*Given instruction*.
Convert every line of the items below into a Markdown table with two columns, "Row" for the row number and "Line" for the line itself. Leave out the blank lines.

(Excerpts from a spatial dataset)
----
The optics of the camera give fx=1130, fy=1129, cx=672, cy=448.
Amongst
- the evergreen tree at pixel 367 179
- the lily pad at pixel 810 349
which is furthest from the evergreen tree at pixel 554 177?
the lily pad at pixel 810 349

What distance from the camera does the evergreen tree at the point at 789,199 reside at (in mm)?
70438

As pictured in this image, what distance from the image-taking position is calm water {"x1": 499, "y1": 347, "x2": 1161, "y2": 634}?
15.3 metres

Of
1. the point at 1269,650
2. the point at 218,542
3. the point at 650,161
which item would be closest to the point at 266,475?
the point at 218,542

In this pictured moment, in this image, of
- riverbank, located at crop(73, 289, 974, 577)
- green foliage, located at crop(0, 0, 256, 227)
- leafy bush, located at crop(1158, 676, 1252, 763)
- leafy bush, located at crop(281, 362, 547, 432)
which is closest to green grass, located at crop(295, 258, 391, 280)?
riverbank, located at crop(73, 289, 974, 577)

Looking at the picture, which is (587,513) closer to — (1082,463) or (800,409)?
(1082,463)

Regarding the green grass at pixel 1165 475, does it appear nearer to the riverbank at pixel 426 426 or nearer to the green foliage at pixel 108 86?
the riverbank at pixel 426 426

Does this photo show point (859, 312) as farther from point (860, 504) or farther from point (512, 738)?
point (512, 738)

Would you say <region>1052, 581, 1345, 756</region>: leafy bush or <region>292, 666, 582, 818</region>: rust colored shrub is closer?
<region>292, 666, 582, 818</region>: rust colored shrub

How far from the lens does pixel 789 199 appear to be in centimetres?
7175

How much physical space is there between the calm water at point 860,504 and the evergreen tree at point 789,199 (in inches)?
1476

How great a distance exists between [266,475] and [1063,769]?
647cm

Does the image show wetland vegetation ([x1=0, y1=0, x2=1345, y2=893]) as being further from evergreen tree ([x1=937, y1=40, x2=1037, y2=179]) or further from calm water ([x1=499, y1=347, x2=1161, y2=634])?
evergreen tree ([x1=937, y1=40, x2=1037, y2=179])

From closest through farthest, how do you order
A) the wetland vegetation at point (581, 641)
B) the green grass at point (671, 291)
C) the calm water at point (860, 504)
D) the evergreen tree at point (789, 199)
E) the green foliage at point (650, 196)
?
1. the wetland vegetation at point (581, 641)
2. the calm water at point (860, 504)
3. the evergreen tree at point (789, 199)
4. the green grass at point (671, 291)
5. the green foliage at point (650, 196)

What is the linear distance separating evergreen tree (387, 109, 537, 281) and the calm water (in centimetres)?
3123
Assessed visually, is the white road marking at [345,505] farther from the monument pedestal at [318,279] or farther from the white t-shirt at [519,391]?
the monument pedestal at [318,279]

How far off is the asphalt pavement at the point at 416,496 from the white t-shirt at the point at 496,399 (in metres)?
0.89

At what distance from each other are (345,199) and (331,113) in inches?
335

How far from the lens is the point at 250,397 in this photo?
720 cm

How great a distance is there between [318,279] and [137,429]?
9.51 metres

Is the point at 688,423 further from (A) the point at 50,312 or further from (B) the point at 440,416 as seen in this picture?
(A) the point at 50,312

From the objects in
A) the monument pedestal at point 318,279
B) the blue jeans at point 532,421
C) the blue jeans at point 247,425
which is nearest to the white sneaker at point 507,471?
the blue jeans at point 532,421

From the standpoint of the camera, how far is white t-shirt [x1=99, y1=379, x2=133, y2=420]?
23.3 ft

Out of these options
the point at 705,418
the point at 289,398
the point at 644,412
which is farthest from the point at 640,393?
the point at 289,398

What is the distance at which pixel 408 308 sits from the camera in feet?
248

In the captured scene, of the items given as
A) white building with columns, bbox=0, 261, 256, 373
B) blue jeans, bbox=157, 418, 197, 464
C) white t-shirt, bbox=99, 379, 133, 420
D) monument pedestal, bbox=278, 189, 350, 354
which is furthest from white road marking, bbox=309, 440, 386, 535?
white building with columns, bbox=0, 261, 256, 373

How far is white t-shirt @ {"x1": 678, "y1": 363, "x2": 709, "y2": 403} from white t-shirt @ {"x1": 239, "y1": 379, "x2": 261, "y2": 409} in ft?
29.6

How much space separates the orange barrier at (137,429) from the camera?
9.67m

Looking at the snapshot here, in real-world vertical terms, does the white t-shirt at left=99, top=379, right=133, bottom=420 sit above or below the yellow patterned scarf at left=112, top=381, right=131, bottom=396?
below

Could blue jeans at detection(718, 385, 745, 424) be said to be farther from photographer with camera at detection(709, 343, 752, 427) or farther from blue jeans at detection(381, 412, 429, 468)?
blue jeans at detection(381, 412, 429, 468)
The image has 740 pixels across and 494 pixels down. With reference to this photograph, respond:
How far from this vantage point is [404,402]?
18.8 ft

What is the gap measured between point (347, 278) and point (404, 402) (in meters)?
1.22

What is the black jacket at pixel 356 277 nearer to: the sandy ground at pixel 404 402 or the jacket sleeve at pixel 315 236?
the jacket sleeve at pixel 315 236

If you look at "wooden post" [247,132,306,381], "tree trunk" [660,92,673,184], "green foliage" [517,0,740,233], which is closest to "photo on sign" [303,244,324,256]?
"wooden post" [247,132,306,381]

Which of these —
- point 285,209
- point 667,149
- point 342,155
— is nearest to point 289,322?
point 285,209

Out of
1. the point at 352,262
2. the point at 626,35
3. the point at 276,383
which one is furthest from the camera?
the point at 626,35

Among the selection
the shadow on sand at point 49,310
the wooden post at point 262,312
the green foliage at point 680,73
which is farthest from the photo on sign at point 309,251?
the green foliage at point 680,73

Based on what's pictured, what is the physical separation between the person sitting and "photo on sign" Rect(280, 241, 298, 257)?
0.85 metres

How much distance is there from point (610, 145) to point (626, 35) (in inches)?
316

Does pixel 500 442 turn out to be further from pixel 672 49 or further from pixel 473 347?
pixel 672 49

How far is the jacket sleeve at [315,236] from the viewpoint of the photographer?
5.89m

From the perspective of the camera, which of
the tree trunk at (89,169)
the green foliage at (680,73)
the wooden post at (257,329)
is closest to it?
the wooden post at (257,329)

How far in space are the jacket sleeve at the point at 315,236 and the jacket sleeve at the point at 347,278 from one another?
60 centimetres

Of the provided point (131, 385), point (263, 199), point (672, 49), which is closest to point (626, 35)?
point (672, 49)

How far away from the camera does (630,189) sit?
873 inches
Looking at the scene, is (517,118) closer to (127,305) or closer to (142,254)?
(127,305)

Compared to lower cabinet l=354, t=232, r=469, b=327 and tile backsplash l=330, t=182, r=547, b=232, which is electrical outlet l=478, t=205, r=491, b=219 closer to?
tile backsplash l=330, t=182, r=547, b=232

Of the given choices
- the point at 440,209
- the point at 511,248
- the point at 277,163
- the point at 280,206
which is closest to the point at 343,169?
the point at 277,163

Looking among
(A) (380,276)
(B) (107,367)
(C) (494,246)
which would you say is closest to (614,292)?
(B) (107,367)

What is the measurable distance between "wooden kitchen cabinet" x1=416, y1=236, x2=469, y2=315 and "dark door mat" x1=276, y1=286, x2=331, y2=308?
----
*Correct result*.
| Row | Line |
|---|---|
| 1 | The optics of the camera give fx=1130, fy=1129, cx=672, cy=448. |
| 2 | Amongst |
| 3 | - the evergreen tree at pixel 367 179 |
| 4 | - the lily pad at pixel 810 349 |
| 5 | which is furthest from the evergreen tree at pixel 554 177? |
| 6 | the lily pad at pixel 810 349 |
| 7 | What distance from the camera does the evergreen tree at the point at 789,199 reside at (in mm)? |
| 8 | 70438 |
| 9 | As pictured in this image, what distance from the image-taking position is calm water {"x1": 499, "y1": 347, "x2": 1161, "y2": 634}? |
| 10 | 15.3 metres |
| 11 | Of |
| 12 | 1. the point at 1269,650 |
| 13 | 2. the point at 218,542 |
| 14 | 3. the point at 650,161 |
| 15 | which item would be closest to the point at 266,475? |
| 16 | the point at 218,542 |
| 17 | In this pictured moment, in this image, of |
| 18 | - riverbank, located at crop(73, 289, 974, 577) |
| 19 | - green foliage, located at crop(0, 0, 256, 227) |
| 20 | - leafy bush, located at crop(1158, 676, 1252, 763) |
| 21 | - leafy bush, located at crop(281, 362, 547, 432) |
| 22 | which is closest to green grass, located at crop(295, 258, 391, 280)? |
| 23 | riverbank, located at crop(73, 289, 974, 577) |
| 24 | Looking at the picture, which is (587,513) closer to — (1082,463) or (800,409)? |
| 25 | (1082,463) |
| 26 | Regarding the green grass at pixel 1165 475, does it appear nearer to the riverbank at pixel 426 426 or nearer to the green foliage at pixel 108 86? |
| 27 | the riverbank at pixel 426 426 |
| 28 | Does this photo show point (859, 312) as farther from point (860, 504) or farther from point (512, 738)? |
| 29 | point (512, 738) |
| 30 | Would you say <region>1052, 581, 1345, 756</region>: leafy bush or <region>292, 666, 582, 818</region>: rust colored shrub is closer? |
| 31 | <region>292, 666, 582, 818</region>: rust colored shrub |
| 32 | How far from the lens does pixel 789 199 appear to be in centimetres? |
| 33 | 7175 |
| 34 | How much physical space is there between the calm water at point 860,504 and the evergreen tree at point 789,199 (in inches)? |
| 35 | 1476 |
| 36 | How great a distance exists between [266,475] and [1063,769]? |
| 37 | 647cm |
| 38 | Does the image show wetland vegetation ([x1=0, y1=0, x2=1345, y2=893]) as being further from evergreen tree ([x1=937, y1=40, x2=1037, y2=179]) or further from calm water ([x1=499, y1=347, x2=1161, y2=634])? |
| 39 | evergreen tree ([x1=937, y1=40, x2=1037, y2=179]) |
| 40 | From closest through farthest, how do you order |
| 41 | A) the wetland vegetation at point (581, 641) |
| 42 | B) the green grass at point (671, 291) |
| 43 | C) the calm water at point (860, 504) |
| 44 | D) the evergreen tree at point (789, 199) |
| 45 | E) the green foliage at point (650, 196) |
| 46 | ? |
| 47 | 1. the wetland vegetation at point (581, 641) |
| 48 | 2. the calm water at point (860, 504) |
| 49 | 3. the evergreen tree at point (789, 199) |
| 50 | 4. the green grass at point (671, 291) |
| 51 | 5. the green foliage at point (650, 196) |
| 52 | What is the linear distance separating evergreen tree (387, 109, 537, 281) and the calm water (in centimetres)? |
| 53 | 3123 |
| 54 | Assessed visually, is the white road marking at [345,505] farther from the monument pedestal at [318,279] or farther from the white t-shirt at [519,391]? |
| 55 | the monument pedestal at [318,279] |
| 56 | How far off is the asphalt pavement at the point at 416,496 from the white t-shirt at the point at 496,399 (in metres)? |
| 57 | 0.89 |
| 58 | At what distance from each other are (345,199) and (331,113) in inches? |
| 59 | 335 |
| 60 | How far from the lens is the point at 250,397 in this photo? |
| 61 | 720 cm |
| 62 | How great a distance is there between [318,279] and [137,429]? |
| 63 | 9.51 metres |
| 64 | Is the point at 688,423 further from (A) the point at 50,312 or further from (B) the point at 440,416 as seen in this picture? |
| 65 | (A) the point at 50,312 |
| 66 | From the objects in |
| 67 | A) the monument pedestal at point 318,279 |
| 68 | B) the blue jeans at point 532,421 |
| 69 | C) the blue jeans at point 247,425 |
| 70 | which is nearest to the white sneaker at point 507,471? |
| 71 | the blue jeans at point 532,421 |
| 72 | From the standpoint of the camera, how far is white t-shirt [x1=99, y1=379, x2=133, y2=420]? |
| 73 | 23.3 ft |
| 74 | Out of these options |
| 75 | the point at 705,418 |
| 76 | the point at 289,398 |
| 77 | the point at 644,412 |
| 78 | which is farthest from the point at 640,393? |
| 79 | the point at 289,398 |
| 80 | What is the distance at which pixel 408 308 sits from the camera in feet? |
| 81 | 248 |
| 82 | In the captured scene, of the items given as |
| 83 | A) white building with columns, bbox=0, 261, 256, 373 |
| 84 | B) blue jeans, bbox=157, 418, 197, 464 |
| 85 | C) white t-shirt, bbox=99, 379, 133, 420 |
| 86 | D) monument pedestal, bbox=278, 189, 350, 354 |
| 87 | which is furthest from white road marking, bbox=309, 440, 386, 535? |
| 88 | white building with columns, bbox=0, 261, 256, 373 |
| 89 | How far is white t-shirt @ {"x1": 678, "y1": 363, "x2": 709, "y2": 403} from white t-shirt @ {"x1": 239, "y1": 379, "x2": 261, "y2": 409} in ft? |
| 90 | 29.6 |
| 91 | How much space separates the orange barrier at (137,429) from the camera? |
| 92 | 9.67m |
| 93 | Looking at the snapshot here, in real-world vertical terms, does the white t-shirt at left=99, top=379, right=133, bottom=420 sit above or below the yellow patterned scarf at left=112, top=381, right=131, bottom=396? |
| 94 | below |
| 95 | Could blue jeans at detection(718, 385, 745, 424) be said to be farther from photographer with camera at detection(709, 343, 752, 427) or farther from blue jeans at detection(381, 412, 429, 468)? |
| 96 | blue jeans at detection(381, 412, 429, 468) |
| 97 | The image has 740 pixels across and 494 pixels down. With reference to this photograph, respond: |
| 98 | How far from this vantage point is [404,402]? |
| 99 | 18.8 ft |
| 100 | What is the gap measured between point (347, 278) and point (404, 402) (in meters)? |
| 101 | 1.22 |
| 102 | What is the black jacket at pixel 356 277 nearer to: the sandy ground at pixel 404 402 or the jacket sleeve at pixel 315 236? |
| 103 | the jacket sleeve at pixel 315 236 |
| 104 | If you look at "wooden post" [247,132,306,381], "tree trunk" [660,92,673,184], "green foliage" [517,0,740,233], which is closest to "photo on sign" [303,244,324,256]? |
| 105 | "wooden post" [247,132,306,381] |
| 106 | Which of these — |
| 107 | - point 285,209 |
| 108 | - point 667,149 |
| 109 | - point 342,155 |
| 110 | — is nearest to point 289,322? |
| 111 | point 285,209 |
| 112 | Out of |
| 113 | 1. the point at 352,262 |
| 114 | 2. the point at 626,35 |
| 115 | 3. the point at 276,383 |
| 116 | which one is furthest from the camera? |
| 117 | the point at 626,35 |
| 118 | Among the selection |
| 119 | the shadow on sand at point 49,310 |
| 120 | the wooden post at point 262,312 |
| 121 | the green foliage at point 680,73 |
| 122 | which is farthest from the photo on sign at point 309,251? |
| 123 | the green foliage at point 680,73 |
| 124 | Based on what's pictured, what is the physical separation between the person sitting and "photo on sign" Rect(280, 241, 298, 257)? |
| 125 | 0.85 metres |
| 126 | How much distance is there from point (610, 145) to point (626, 35) (in inches)? |
| 127 | 316 |
| 128 | Does pixel 500 442 turn out to be further from pixel 672 49 or further from pixel 473 347? |
| 129 | pixel 672 49 |
| 130 | How far is the jacket sleeve at [315,236] from the viewpoint of the photographer? |
| 131 | 5.89m |
| 132 | From the perspective of the camera, which of |
| 133 | the tree trunk at (89,169) |
| 134 | the green foliage at (680,73) |
| 135 | the wooden post at (257,329) |
| 136 | is closest to it? |
| 137 | the wooden post at (257,329) |
| 138 | How far in space are the jacket sleeve at the point at 315,236 and the jacket sleeve at the point at 347,278 from one another? |
| 139 | 60 centimetres |
| 140 | Of the provided point (131, 385), point (263, 199), point (672, 49), which is closest to point (626, 35)? |
| 141 | point (672, 49) |
| 142 | How far away from the camera does (630,189) sit? |
| 143 | 873 inches |
| 144 | Looking at the scene, is (517,118) closer to (127,305) or closer to (142,254)? |
| 145 | (127,305) |
| 146 | Compared to lower cabinet l=354, t=232, r=469, b=327 and tile backsplash l=330, t=182, r=547, b=232, which is electrical outlet l=478, t=205, r=491, b=219 closer to? |
| 147 | tile backsplash l=330, t=182, r=547, b=232 |
| 148 | Of the given choices |
| 149 | - the point at 440,209 |
| 150 | - the point at 511,248 |
| 151 | - the point at 277,163 |
| 152 | - the point at 280,206 |
| 153 | which is closest to the point at 343,169? |
| 154 | the point at 277,163 |
| 155 | Looking among |
| 156 | (A) (380,276) |
| 157 | (B) (107,367) |
| 158 | (C) (494,246) |
| 159 | which would you say is closest to (614,292)? |
| 160 | (B) (107,367) |
| 161 | What is the measurable distance between "wooden kitchen cabinet" x1=416, y1=236, x2=469, y2=315 and "dark door mat" x1=276, y1=286, x2=331, y2=308? |